King's Global Health Institute Launches

King’s Global Health Institute launched last week at Bush House. The Institute will act as a focal point for the growing community of researchers, educators and students working in global health at King’s.
Areas of focus for the Institute will include healthcare delivery in the context of continuing care, environment, conflict and health. These areas fit well with the expanded agenda of the new UN Sustainable Development Goals, such as Universal Health Coverage.
With more than 100 academics and post-doctoral researchers affiliated to KGHI from across King’s health, arts and sciences schools, the Institute will be well placed to deliver a truly interdisciplinary approach to research and education.

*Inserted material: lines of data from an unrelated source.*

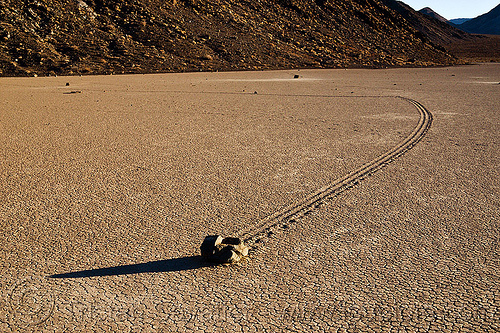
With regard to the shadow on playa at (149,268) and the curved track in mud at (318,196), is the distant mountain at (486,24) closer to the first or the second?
the curved track in mud at (318,196)

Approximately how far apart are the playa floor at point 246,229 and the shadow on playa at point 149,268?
1 centimetres

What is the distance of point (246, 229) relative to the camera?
4297mm

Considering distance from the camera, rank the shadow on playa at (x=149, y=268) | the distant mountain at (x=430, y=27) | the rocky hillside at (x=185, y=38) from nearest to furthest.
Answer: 1. the shadow on playa at (x=149, y=268)
2. the rocky hillside at (x=185, y=38)
3. the distant mountain at (x=430, y=27)

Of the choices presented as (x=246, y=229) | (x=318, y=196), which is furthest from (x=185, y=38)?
(x=246, y=229)

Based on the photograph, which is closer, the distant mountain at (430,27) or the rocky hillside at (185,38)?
the rocky hillside at (185,38)

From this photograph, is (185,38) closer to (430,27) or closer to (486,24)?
(430,27)

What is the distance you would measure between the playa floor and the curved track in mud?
7 cm

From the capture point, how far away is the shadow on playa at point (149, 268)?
11.4 feet

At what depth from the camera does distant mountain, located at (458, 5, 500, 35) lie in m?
166

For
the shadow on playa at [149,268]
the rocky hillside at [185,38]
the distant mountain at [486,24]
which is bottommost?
the rocky hillside at [185,38]

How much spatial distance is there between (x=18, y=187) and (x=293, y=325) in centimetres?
375

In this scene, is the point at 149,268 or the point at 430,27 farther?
the point at 430,27

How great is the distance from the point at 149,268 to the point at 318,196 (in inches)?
84.0

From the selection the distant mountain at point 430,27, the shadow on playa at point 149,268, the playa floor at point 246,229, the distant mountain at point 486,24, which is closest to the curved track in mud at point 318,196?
the playa floor at point 246,229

President & Principal Professor Ed Byrne welcomed 120 guests including Professor Chris Whitty, Chief Scientific Advisor at the Department of Health and Social Care. Professor Whitty delivered the event’s opening address that focused on the UK’s contribution to global health and the areas where King’s broad expertise could make a telling difference.

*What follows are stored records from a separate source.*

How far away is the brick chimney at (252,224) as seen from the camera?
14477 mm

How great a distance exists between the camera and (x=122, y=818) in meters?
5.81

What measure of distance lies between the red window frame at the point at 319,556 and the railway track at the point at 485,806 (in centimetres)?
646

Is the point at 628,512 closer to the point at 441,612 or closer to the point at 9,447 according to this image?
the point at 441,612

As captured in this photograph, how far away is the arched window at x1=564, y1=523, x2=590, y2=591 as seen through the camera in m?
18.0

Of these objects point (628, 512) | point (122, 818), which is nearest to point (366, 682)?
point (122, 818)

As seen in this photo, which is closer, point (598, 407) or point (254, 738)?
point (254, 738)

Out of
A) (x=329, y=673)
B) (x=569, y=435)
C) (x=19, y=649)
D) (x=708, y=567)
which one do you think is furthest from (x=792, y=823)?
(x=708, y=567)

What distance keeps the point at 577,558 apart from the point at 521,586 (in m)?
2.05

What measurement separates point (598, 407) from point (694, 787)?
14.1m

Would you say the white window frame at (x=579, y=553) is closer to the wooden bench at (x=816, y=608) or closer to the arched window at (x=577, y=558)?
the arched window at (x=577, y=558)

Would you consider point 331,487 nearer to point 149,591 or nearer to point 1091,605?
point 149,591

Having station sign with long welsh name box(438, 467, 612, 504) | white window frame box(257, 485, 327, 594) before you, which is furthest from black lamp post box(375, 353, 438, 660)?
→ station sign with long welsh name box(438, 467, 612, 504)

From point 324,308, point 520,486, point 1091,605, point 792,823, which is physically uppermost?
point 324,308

Students, academics and partners from the Institute gave a three-minute showcase about their work.
Professor Cath Sackley, Head of the Department of Population Health Sciences, talked about her career in stroke rehabilitation research, emphasising the importance of involving stroke survivors in setting the research agenda, working in partnership with patients and carers and working as part of a multidisciplinary team. She explained how she was very fortunate to come and work with Charles Wolfe and his international programme. She is now looking forward to working with King's Sierra Leone Partnership to develop stroke care and physiotherapy training.
Dr Oliver Johnson, King’s Centre for Global Health & Health Partnerships, spoke about founding King’s Sierra Leone Partnership in 2013. After just a year a small outbreak of Ebola was reported in neighbouring Guinea that spread rapidly. Over the following 18 months Oliver and colleagues established six Ebola units that managed about 1,200 Ebola patients and set up the Freetown Command Centre to coordinate patients and ambulances across the city. Oliver, having just written the Centre’s ten-year is keen to look to the future:
“The new King’s Global Health Institute is bringing academics and students from across the University together in a really exciting way, emphasising equitable partnerships and capacity building in its mission to strengthen health care delivery whilst leaving no one behind. In particular, it’s going to facilitate more widespread collaboration with the King’s Global Health Partnerships in Somaliland, Sierra Leone and the DRC – which sit within the School of Population Health & Environmental Health Sciences – creating new opportunities for innovative and interdisciplinary education and research."